--- Task instructions ---
I'd like the entire listing output verbatim, apart from the pictures.

--- Recorded information ---

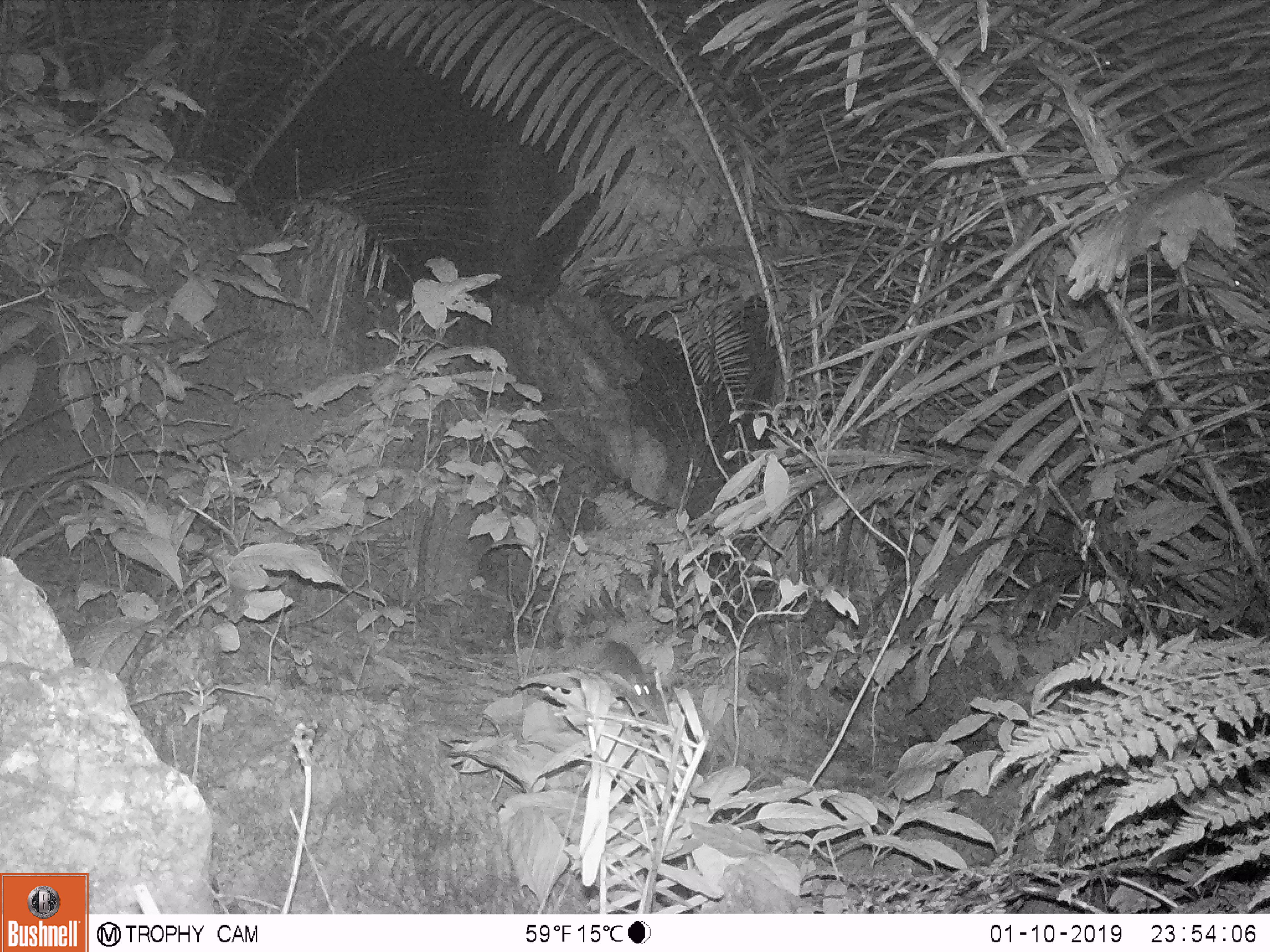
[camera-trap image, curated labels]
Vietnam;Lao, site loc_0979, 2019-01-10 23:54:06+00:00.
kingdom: Animalia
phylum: Chordata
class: Mammalia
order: Rodentia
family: Muridae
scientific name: Muridae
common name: old-world mice and rats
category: unidentified murid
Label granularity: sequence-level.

--- Solution to the problem ---
[camera-trap image, curated labels]
Vietnam;Lao, site loc_0979, 2019-01-10 23:54:06+00:00.
kingdom: Animalia
phylum: Chordata
class: Mammalia
order: Rodentia
family: Muridae
scientific name: Muridae
common name: old-world mice and rats
category: unidentified murid
Label granularity: sequence-level.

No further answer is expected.